自動車は、その初期の時代の20世紀初頭は、動力としてのエンジンと、ブレーキ、アクセル、ハンドル、トランスミッション、サスペンジョンを含む、機構部品からなっていたが、エンジンのプラグの点火、ヘッドライト以外は、電気的な仕組みはほとんど利用していなかった。
ところが、1970年代頃から、大気汚染、石油危機などに備えて、エンジンを効率的に制御する必要性が生じ、このためエンジンの制御に、ECUが使用されるようになってきた。ECUは、一般的に、センサからの入力信号を、例えばA/D変換する入力インターフェースと、決められた論理に従ってディジタル入力信号を処理する論理演算部(マイクロコンピュータ)と、その処理結果を、アクチュエータ作動信号に変換する出力インターフェースとから構成される。
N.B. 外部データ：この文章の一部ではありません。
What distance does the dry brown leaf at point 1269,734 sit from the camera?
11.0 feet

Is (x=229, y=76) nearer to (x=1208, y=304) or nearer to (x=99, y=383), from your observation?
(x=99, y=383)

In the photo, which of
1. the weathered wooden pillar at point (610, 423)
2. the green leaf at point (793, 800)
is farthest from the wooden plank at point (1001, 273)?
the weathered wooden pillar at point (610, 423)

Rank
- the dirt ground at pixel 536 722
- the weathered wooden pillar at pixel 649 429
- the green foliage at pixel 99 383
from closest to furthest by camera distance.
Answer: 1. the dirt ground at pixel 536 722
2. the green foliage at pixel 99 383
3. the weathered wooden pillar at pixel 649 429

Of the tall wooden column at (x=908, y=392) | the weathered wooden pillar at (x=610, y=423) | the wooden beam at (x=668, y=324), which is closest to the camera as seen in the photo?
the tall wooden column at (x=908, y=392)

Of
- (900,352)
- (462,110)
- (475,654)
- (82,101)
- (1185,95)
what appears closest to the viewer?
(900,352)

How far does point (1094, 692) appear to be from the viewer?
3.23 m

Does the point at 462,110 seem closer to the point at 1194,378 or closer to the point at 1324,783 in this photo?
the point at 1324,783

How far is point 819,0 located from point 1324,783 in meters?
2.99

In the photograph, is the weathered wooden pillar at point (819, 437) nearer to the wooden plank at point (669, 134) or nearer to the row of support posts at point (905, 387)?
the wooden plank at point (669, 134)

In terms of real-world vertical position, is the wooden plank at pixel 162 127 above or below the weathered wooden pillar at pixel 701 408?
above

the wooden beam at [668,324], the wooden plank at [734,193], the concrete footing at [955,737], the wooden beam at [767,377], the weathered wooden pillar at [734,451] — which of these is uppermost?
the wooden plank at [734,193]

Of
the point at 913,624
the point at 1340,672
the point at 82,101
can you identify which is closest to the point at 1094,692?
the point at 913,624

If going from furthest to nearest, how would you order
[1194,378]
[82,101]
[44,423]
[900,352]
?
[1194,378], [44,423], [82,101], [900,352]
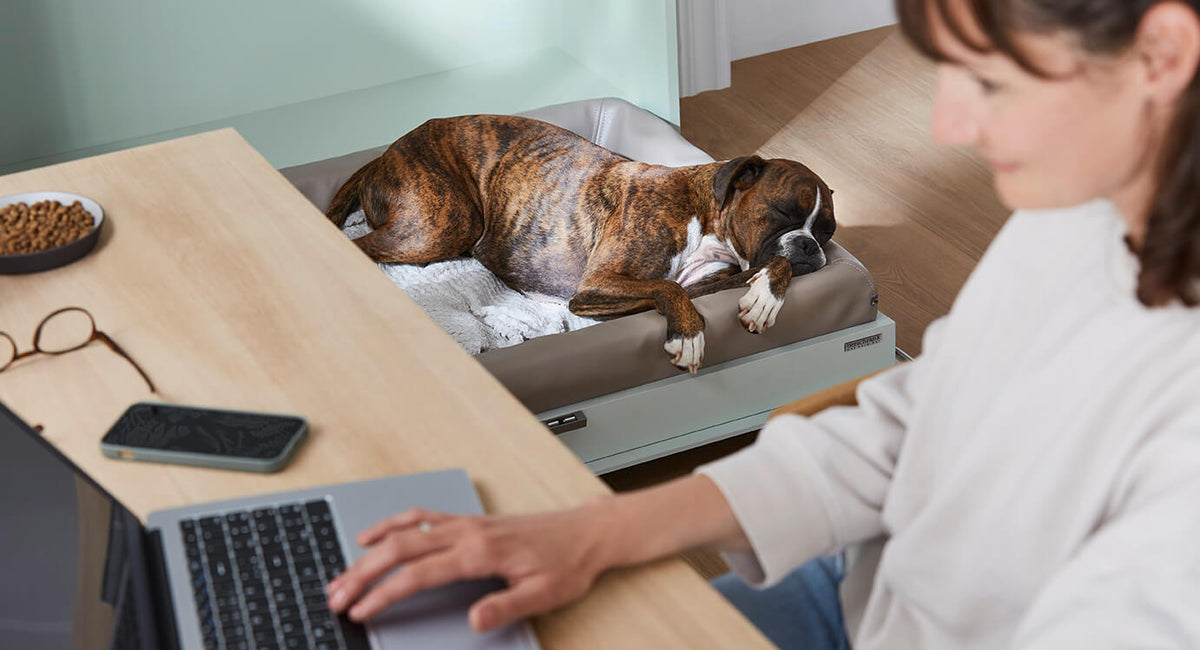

いまや、エンジンやトランスミッションなどの制御システム、Anti-lock Breaking System (ABS)、Electronic Stability Control (ESC)、パワーステアリングだけでなく、ワイパー制御やセキュリティ・モニタリング・システムなどに至るまで、最近の自動車では、機構部品だけでなく、エレクトロニクス部品やソフトウエアが重要な比率を占める。後者に関する開発費は全体の25%とも40%とも言われ、ハイブリッド型の自動車では70%を占める。
電子制御は、ECUを複数、配置して行われる。ECU間は車載ネットワーク、例えば、Controller Area Network (CAN) で相互に接続される。また、制御の対象である、エンジンやトランスミッションなどには、それぞれのECUから直接ワイヤリングして接続する。
ECUは、小さなコンピュータであり、センサ入力などからの割り込みに応じて動作する。一方、エンジンなどは連続的に機械的動作を行っている。すなわち、コンピュータ系のディジタル・システムと、機械系の物理システムが、自動車という単一システムにおいて、並列に協調動作を行っている。当然、これを支えるソフトウエアは複雑さがますます増大しており、ECU単体で動作を検証するだけでなく、複数を同時に検証する仕組みの実現が急務である。
ここで、ECUに信号を入力するセンサには、エンジンの温度などを計測する温度センサ、エンジンに吸入される圧力を推定するための圧力センサ、アクセスペダルの踏み量を測定するスロットル・ポジション・センサ、ステアリング舵角センサ、車高センサ、回転速度センサ、ノックセンサ、加速度センサ、流量センサ、酸素センサ、希薄空燃比センサなどがある。
一方、ECUの出力信号によって駆動されるアクチュエータには、電磁ソレノイド及びモータ等がある。ソレノイドは例えば、エンジンのインジェクタ、トランスミッションのシフト・コントロール、ブレーキのバルブ制御、ドアロックなどに使用される。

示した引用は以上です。